■ **Required action**
Extract the stretch from "Still, his forceful" through "abandon the idea." from the article on Mayor Bloomberg and the 9/11 trial, copying it word for word.

■ **Passage provided**

Thursday, January 28, 2010

Great NYT Article about the 9/11 Trials

http://www.nytimes.com/2010/01/28/nyregion/28bloomberg.html?scp=3&sq=bloomberg&st=cse

January 28, 2010

Bloomberg Balks at 9/11 Trial, Dealing Blow to White House

The Obama administration on Wednesday lost its most prominent backer of the plan to try the self-described mastermind of the Sept. 11 attacks in Lower Manhattan when Mayor Michael R. Bloomberg said the trial should not be held in New York City.

The mayor’s reversal was a political blow to the White House’s efforts to resolve a landmark terror case a few blocks from where Al Qaeda hijackers rammed planes into the World Trade Center, a trial that the president saw as an important demonstration of American justice.

Mr. Bloomberg said that a more secure location, like a military base, would be less disruptive and less costly. His remarks echoed growing opposition from Wall Street executives, the real estate industry and neighborhood groups, who have questioned the burdens that such a trial would bring to a heavily trafficked area of the city.

“It’s going to cost an awful lot of money and disturb an awful lot of people,” Mr. Bloomberg said at a news conference in Brooklyn. “My hope is that the attorney general and the president decide to change their mind.“

Administration officials expressed chagrin at the mayor’s statements, which appeared to come as a surprise. But there was no immediate talk of revising the decision to hold criminal trials for Khalid Shaikh Mohammed and his co-defendants in New York.

“Our federal courts have a long history of safely and securely handling international terrorism cases, and no district has a longer history than the Southern District of New York in Manhattan,” said Dean Boyd, a Justice Department spokesman.

Mr. Bloomberg’s comments came in response to a question about a unanimous vote by a Lower Manhattan community board urging that the trial be held elsewhere. He did not explicitly demand that the trial be moved.

Still, his forceful objections came at a difficult time for the administration, which announced in November that it would prosecute Mr. Mohammed and other Qaeda operatives in federal criminal court rather than before a military tribunal.

Congressional Republicans are threatening a financial maneuver to block the trials from being held in New York and are certain to seize on the mayor’s remarks. On Tuesday, six senators wrote to Attorney General Eric H. Holder Jr. and urged him to abandon the idea.

The letter, signed by Senators Joseph I. Lieberman, independent of Connecticut; John McCain, Republican of Arizona; Blanche L. Lincoln, Democrat of Arkansas; Susan M. Collins, Republican of Maine; Jim Webb, Democrat of Virginia; and Lindsey Graham, Republican of South Carolina, read, in part, “You will be providing them one of the most visible platforms in the world to exalt their past acts and to rally others in support of further terrorism.”

■ **Given information**
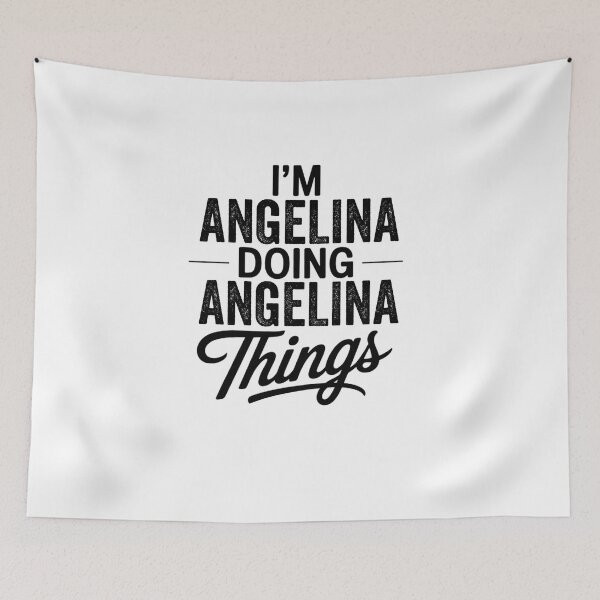 Item preview, I'm Angelina Doing Angelina Things designed and sold by Oussinc.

■ **Response**
Still, his forceful objections came at a difficult time for the administration, which announced in November that it would prosecute Mr. Mohammed and other Qaeda operatives in federal criminal court rather than before a military tribunal.

Congressional Republicans are threatening a financial maneuver to block the trials from being held in New York and are certain to seize on the mayor’s remarks. On Tuesday, six senators wrote to Attorney General Eric H. Holder Jr. and urged him to abandon the idea.